** Opening Passage shown block **
Actually really glad you pointed this out. I had for some time had to hold off on getting several of these drives and dropping them into a RAID array due to the increased cost in the "raid enabled" drives. The real difference in the drives being TLER is enabled on one and disabled on another.

I'll seriously have to look at the cost again and see about potentially doing this.
 
Best write-up I've seen for the TLER situation yet!

Links to the utility and everything.

Nice job JakFrost! (Big Thumbs Up and this Bud's for you!) :)
 
I can confirm that the WDTLER utility works on the WD10EACS.
 
I really hope that this greedyness by Western Digital to sell "Raid Edition" drives for much more comes and bites them hard back in the ass.

I can't even count how many stories I've heard of people losing their arrays due to WD's TLER issues.
** Closing Passage shown block **
** Opening Data excerpts block **
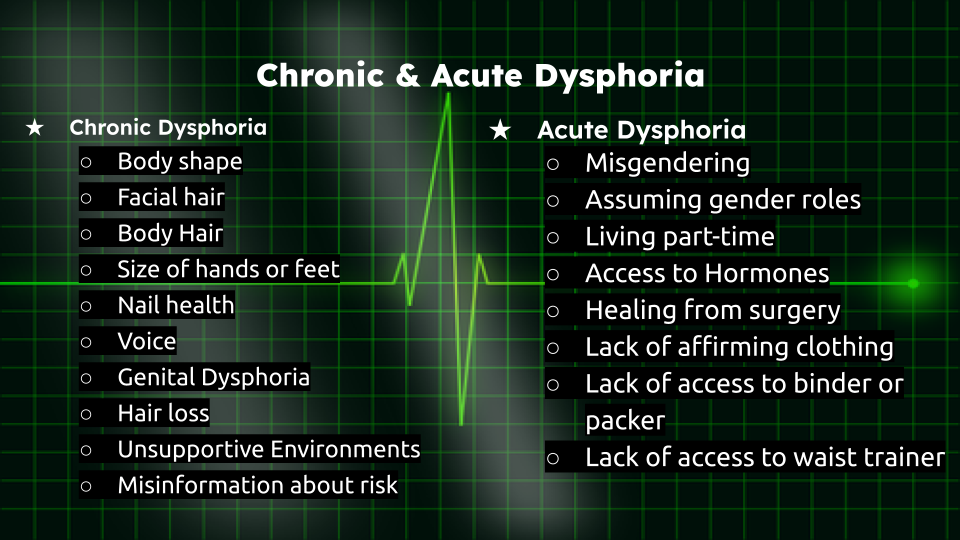 Chronic & Acute Dysphoria

★ Chronic Dysphoria
○ Body shape
○ Facial hair
○ Body Hair
○ Size of hands or feet
○ Nail health
○ Voice
○ Genital Dysphoria
○ Hair loss
○ Unsupportive Environments
○ Misinformation about risk

★ Acute Dysphoria
○ Misgendering
○ Assuming gender roles
○ Living part-time
○ Access to Hormones
○ Healing from surgery
○ Lack of affirming clothing
○ Lack of access to binder or packer
○ Lack of access to waist trainer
** Closing Data excerpts block **
Work to complete
Extract the forum discussion about TLER on Western Digital drives from above in full, reproducing every line verbatim.

Solution to this exercise
Actually really glad you pointed this out. I had for some time had to hold off on getting several of these drives and dropping them into a RAID array due to the increased cost in the "raid enabled" drives. The real difference in the drives being TLER is enabled on one and disabled on another.

I'll seriously have to look at the cost again and see about potentially doing this.
 
Best write-up I've seen for the TLER situation yet!

Links to the utility and everything.

Nice job JakFrost! (Big Thumbs Up and this Bud's for you!) :)
 
I can confirm that the WDTLER utility works on the WD10EACS.
 
I really hope that this greedyness by Western Digital to sell "Raid Edition" drives for much more comes and bites them hard back in the ass.

I can't even count how many stories I've heard of people losing their arrays due to WD's TLER issues.